**Stated goal 1**
According to the article on the meteor crater, why has very little iron been found inside the crater itself? Answer in one to three sentences.
**Stated goal 2**
Reproduce the records from the line containing "Taking a look" through the end of the records, inclusive.

A Meteor's Awful Crash

For years a mining operation of the oddest sort has been prosecuted in the Meteor, or Coon Butte, crater, a few miles southeast of Canon Diablo station on the main line of the Santa Fe system. "What is being sought is a mass of meteoric iron, believed by the operators to lie nearly a thousand feet deep, down below the floor of what once was thought the crater of an extinct volcano. But the ''crater" is in sandstone, a rock that is distinctly of aqueous deposition. In January, 1903, the ground was secured by D. M. Barringer and associates, Pennsylvania capitalists, who organized the Standard Iron Company and employed a scientific Arizonan, S. J. Holsinger, to demonstrate his theory that the meteor still was there. There was a commercial side to the transaction, for the iron fragments found on the surface, scattered around the lip of the crater for miles distant, carry a large percentage of nickel and form a metallic combination much like the highest grade of battleship armor steel. The crater is about 600 feet deep and averages about 3,800 feet in diameter. Its lip is raised above the plain about 130 feet and the stratification of the sandstone has been up tilted from the impact of the celestial visitor. The crater is floored with a fine silicious dust, "rock flour," simply comminuted silica, where the sandstone of the plain has been vitrified by the intense heat of the impact, as it was ground under an infinite force that displaced at least 1,000,000 tons of sandstone and that up heaved and threw out about 200,000 tons more, while the lifted or disturbed rock around the edge has been estimated at above 300,000,000 tons weight. This "rock flour" will pass through a 200-mesh screen. No particle is as large as an ordinary grain of sand.

 

 

For five and a half miles from the crater have been found fragments of meteoric iron and hundreds of specimens have been sent to museums all over the world. It is probable that nowhere else has there been found such a quantity. Meteors have been known to fall in the locality within the past few years. The composition of the metal found is fairly uniform, comprising about 92 percent iron, about 8 per cent nickel, with native platinum and iridium present to the extent of three-fourths of an ounce to the ton of metal, while there has been demonstrated the presence of microscopic diamonds. Possibly twenty tons of the iron were picked up on the plain and shipped, mainly by Trader Volz of Canyon Diablo, the largest piece, now in the Field Columbian Museum at Chicago, weighs in at 1,013 pounds. Very little iron has been found within the crater, very logically, for its bottom is deeply covered with talus and loose material from the borders.

 

 

Having demonstrated to their satisfaction that a meteor made the hole and that at least nine-tenths of the metal that struck the earth must yet remain below the earthy covering into which it plunged, Mr. Barringer and Mr. Holsinger proceeded to dig. A 200-foot shaft ran into wet "rock flour" to such an extent that no further sinking was possible. Drill holes were sunk, however, as far down as an unaltered red sandstone that was found in place, as in the Grand Canyon of the Colorado, seventy miles distant. In all twenty-five holes were bored. In some of them, at depths around 400 feet, further progress was blocked by striking undoubtedly what was meteoric iron, as shown by analyses of the material brought up. Yet it is not claimed that the central mass has been found.

**Data to process**
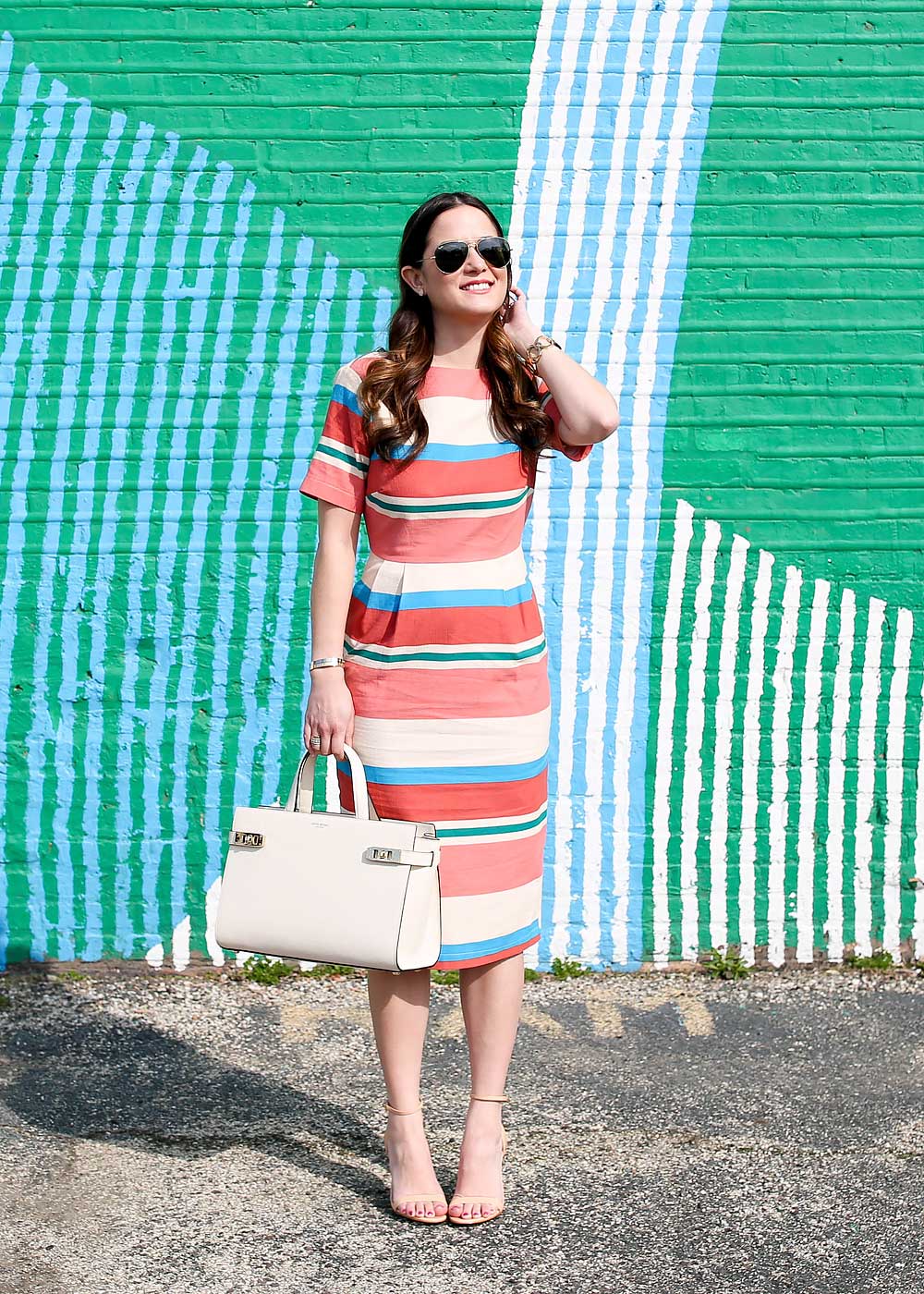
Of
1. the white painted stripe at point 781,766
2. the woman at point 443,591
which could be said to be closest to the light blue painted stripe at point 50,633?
the woman at point 443,591

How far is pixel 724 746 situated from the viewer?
179 inches

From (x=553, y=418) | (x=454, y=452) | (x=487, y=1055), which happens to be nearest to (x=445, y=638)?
(x=454, y=452)

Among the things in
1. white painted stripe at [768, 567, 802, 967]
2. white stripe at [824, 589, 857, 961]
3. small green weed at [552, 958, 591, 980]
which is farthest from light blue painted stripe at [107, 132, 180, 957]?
white stripe at [824, 589, 857, 961]

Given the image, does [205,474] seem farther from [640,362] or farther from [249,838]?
[249,838]

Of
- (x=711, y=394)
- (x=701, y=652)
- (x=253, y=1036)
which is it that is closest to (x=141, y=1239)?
(x=253, y=1036)

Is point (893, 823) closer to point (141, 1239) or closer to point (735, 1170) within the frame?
point (735, 1170)

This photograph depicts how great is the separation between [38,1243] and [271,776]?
1707 millimetres

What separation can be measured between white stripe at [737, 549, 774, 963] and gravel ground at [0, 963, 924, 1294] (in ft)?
0.60

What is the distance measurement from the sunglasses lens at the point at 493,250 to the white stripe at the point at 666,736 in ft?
5.47

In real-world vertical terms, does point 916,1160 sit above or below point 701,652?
below

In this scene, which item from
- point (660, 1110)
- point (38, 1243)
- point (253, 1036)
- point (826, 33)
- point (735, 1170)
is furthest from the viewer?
point (826, 33)

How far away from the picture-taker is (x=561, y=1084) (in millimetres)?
3844

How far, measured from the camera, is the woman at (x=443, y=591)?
3035 millimetres

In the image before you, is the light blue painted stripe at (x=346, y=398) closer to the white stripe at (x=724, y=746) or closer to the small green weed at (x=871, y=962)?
the white stripe at (x=724, y=746)
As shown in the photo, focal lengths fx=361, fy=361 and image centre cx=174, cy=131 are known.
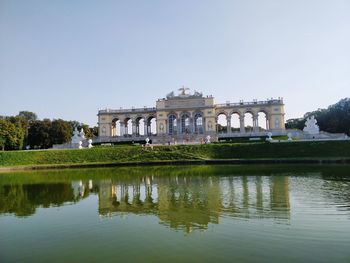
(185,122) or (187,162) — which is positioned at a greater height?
(185,122)

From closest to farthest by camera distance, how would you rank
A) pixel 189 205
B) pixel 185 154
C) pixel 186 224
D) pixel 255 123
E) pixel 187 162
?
pixel 186 224, pixel 189 205, pixel 187 162, pixel 185 154, pixel 255 123

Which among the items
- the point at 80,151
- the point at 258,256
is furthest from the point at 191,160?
the point at 258,256

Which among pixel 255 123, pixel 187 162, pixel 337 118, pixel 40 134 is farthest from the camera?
pixel 255 123

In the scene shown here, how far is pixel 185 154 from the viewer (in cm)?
4375

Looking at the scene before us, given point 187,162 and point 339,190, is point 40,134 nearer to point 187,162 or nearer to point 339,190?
point 187,162

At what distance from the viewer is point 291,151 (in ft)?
134

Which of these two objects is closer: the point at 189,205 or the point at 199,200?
the point at 189,205

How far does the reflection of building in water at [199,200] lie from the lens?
12750 mm

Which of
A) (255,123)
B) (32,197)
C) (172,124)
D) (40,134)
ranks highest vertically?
(172,124)

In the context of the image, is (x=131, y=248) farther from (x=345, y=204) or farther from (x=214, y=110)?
(x=214, y=110)

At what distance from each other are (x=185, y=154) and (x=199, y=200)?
2792cm

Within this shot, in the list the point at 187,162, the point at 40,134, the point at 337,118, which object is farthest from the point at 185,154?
the point at 40,134

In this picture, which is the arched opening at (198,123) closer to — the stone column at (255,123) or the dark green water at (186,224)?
the stone column at (255,123)

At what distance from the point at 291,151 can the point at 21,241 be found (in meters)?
34.8
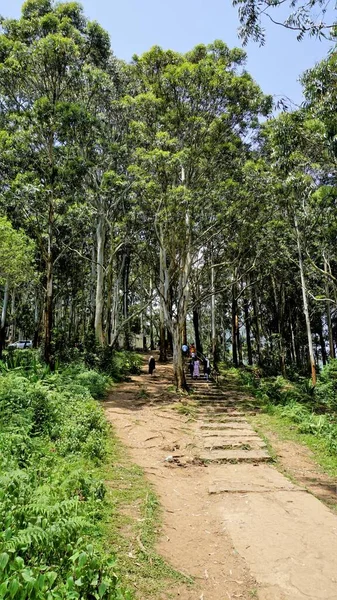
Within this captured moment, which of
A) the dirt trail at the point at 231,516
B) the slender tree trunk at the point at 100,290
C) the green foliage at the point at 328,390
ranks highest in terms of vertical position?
the slender tree trunk at the point at 100,290

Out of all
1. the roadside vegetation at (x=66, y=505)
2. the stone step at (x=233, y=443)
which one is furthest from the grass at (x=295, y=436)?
the roadside vegetation at (x=66, y=505)

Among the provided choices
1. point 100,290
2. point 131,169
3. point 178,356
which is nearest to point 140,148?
point 131,169

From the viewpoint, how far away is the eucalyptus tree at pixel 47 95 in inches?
615

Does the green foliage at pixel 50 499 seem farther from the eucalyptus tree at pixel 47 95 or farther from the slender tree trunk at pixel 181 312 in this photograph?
the eucalyptus tree at pixel 47 95

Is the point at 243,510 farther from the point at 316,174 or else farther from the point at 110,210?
the point at 316,174

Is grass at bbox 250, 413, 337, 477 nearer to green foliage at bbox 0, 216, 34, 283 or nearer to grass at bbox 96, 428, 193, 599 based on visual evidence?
grass at bbox 96, 428, 193, 599

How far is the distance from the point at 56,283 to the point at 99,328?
1192cm

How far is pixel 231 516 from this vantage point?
6070 millimetres

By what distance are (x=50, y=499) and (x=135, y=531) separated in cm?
135

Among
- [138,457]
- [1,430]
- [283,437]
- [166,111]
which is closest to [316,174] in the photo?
[166,111]

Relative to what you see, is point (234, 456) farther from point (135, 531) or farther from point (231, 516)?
point (135, 531)

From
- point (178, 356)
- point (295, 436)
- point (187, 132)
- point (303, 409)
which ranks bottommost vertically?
point (295, 436)

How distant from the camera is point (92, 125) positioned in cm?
1708

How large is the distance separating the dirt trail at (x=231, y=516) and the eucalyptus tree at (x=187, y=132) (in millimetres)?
6497
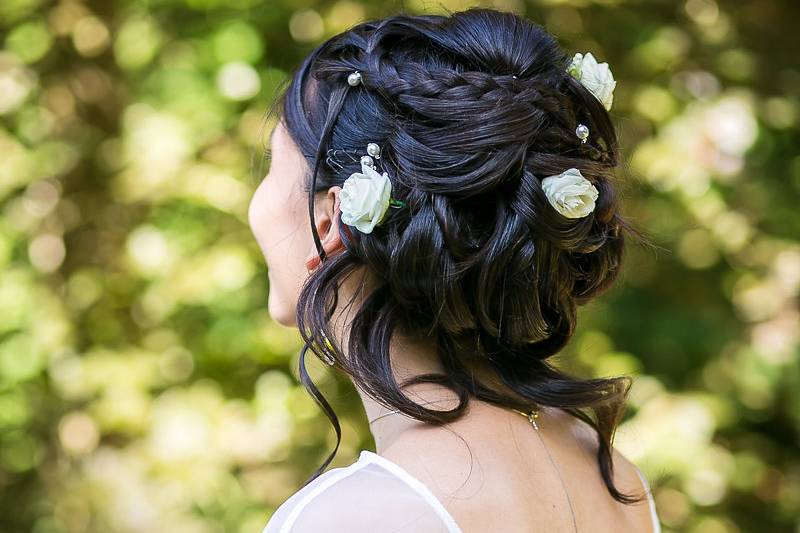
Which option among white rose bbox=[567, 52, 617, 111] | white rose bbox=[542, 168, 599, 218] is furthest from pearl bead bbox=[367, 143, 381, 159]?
white rose bbox=[567, 52, 617, 111]

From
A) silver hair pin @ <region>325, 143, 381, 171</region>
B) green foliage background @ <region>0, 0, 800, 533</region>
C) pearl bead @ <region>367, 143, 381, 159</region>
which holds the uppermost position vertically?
pearl bead @ <region>367, 143, 381, 159</region>

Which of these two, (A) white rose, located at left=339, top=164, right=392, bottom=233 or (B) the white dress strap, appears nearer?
(B) the white dress strap

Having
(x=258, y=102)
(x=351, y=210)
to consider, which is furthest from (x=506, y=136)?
(x=258, y=102)

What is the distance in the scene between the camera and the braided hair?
1.23 metres

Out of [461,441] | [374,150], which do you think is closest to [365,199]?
[374,150]

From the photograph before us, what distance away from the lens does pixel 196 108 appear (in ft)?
9.73

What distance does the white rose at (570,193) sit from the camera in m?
1.22

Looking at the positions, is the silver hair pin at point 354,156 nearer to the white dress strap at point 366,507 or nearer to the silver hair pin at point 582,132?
the silver hair pin at point 582,132

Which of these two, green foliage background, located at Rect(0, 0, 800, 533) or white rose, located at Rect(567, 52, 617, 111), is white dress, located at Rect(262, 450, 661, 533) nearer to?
white rose, located at Rect(567, 52, 617, 111)

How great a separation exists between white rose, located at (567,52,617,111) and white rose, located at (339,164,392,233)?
0.37 meters

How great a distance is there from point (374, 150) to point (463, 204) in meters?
0.14

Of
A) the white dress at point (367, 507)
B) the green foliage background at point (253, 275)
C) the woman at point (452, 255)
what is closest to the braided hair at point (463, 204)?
the woman at point (452, 255)

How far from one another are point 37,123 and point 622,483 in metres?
2.41

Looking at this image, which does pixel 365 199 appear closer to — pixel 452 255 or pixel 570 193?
pixel 452 255
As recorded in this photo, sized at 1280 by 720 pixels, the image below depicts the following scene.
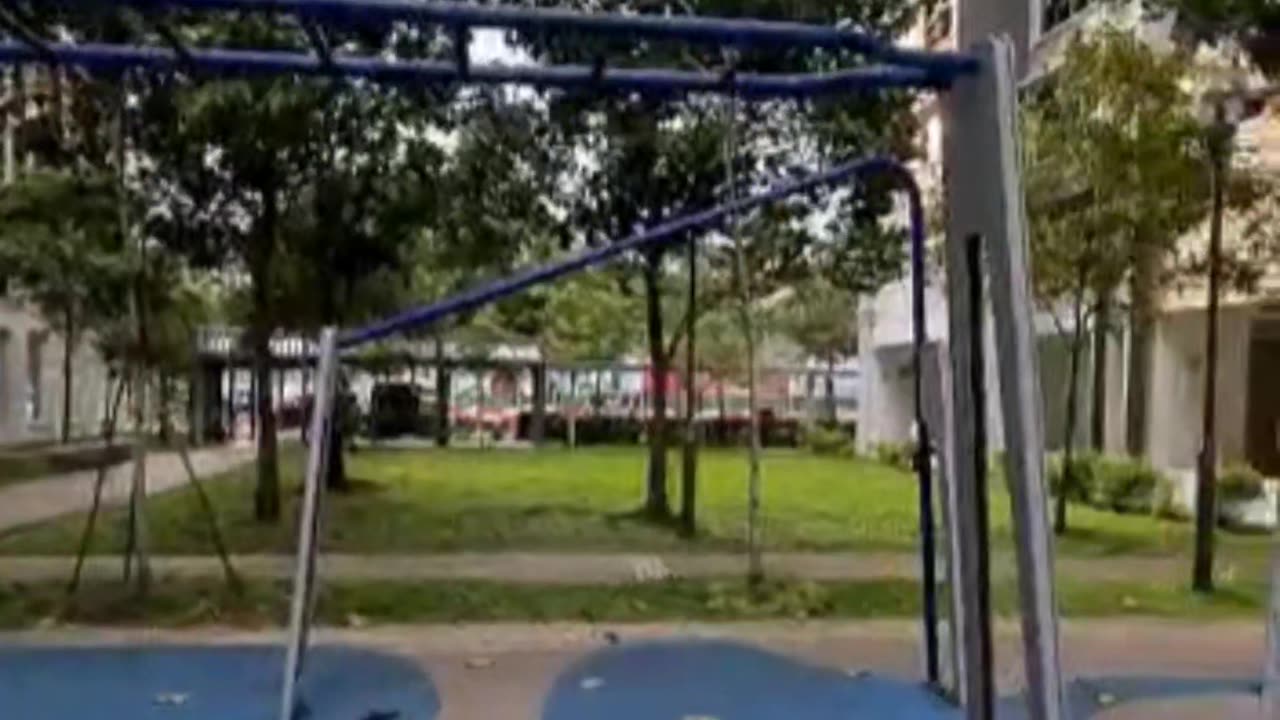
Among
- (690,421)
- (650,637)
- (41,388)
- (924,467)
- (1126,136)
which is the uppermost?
(1126,136)

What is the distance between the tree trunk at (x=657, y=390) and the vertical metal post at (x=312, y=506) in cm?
762

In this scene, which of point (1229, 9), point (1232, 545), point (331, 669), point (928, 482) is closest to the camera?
point (928, 482)

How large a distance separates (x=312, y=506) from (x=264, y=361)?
28.5 ft

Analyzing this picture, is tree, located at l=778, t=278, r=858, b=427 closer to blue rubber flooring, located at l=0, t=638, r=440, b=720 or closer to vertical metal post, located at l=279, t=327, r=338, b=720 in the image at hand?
blue rubber flooring, located at l=0, t=638, r=440, b=720

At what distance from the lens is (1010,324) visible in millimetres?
3277

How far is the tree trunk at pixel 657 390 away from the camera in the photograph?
1380cm

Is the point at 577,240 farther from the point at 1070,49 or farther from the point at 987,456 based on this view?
the point at 987,456

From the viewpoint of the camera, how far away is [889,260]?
44.9 ft

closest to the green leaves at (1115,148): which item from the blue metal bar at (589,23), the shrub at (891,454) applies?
the blue metal bar at (589,23)

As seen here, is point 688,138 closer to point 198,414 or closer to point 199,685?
point 199,685

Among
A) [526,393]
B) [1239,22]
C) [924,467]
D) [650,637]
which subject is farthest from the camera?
[526,393]

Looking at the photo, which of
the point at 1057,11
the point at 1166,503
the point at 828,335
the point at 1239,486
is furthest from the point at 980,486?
the point at 828,335

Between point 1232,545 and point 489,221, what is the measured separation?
23.7 feet

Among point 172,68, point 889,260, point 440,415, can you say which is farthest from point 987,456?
point 440,415
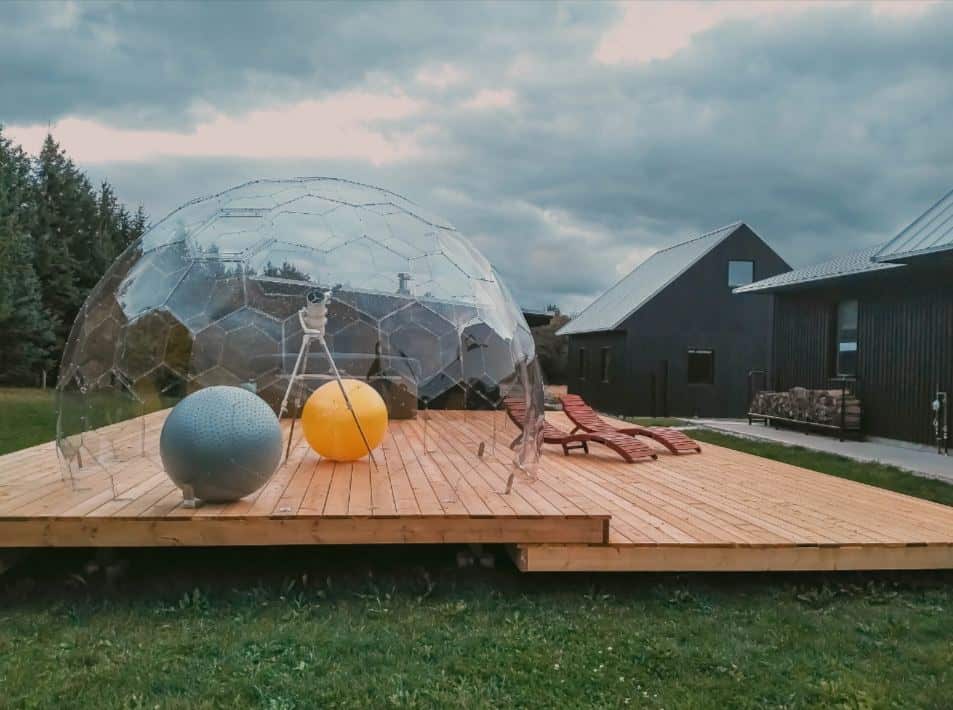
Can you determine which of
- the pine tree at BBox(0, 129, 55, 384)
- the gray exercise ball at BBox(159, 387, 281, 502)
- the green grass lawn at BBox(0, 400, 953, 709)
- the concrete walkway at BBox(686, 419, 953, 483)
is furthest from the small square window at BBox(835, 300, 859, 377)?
the pine tree at BBox(0, 129, 55, 384)

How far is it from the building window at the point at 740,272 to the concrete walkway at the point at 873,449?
745cm

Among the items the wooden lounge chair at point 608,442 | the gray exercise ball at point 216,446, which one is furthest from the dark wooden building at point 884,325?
the gray exercise ball at point 216,446

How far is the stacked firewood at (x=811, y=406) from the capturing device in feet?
41.2

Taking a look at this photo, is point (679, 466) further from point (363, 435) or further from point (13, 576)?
point (13, 576)

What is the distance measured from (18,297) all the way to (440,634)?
21.4 m

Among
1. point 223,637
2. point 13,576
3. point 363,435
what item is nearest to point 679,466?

**Reply 1**
Very little iron has been found within the crater because its bottom is deeply covered with talus and loose material from the borders.

**Reply 2**
Taking a look at this photo, is point (679, 466) further from point (363, 435) or further from point (13, 576)?
point (13, 576)

What is the distance measured from (18,297) all the way to (440,634)?
21.4 m

Among
1. point 223,637
2. point 13,576
3. point 363,435
what item is nearest to point 679,466?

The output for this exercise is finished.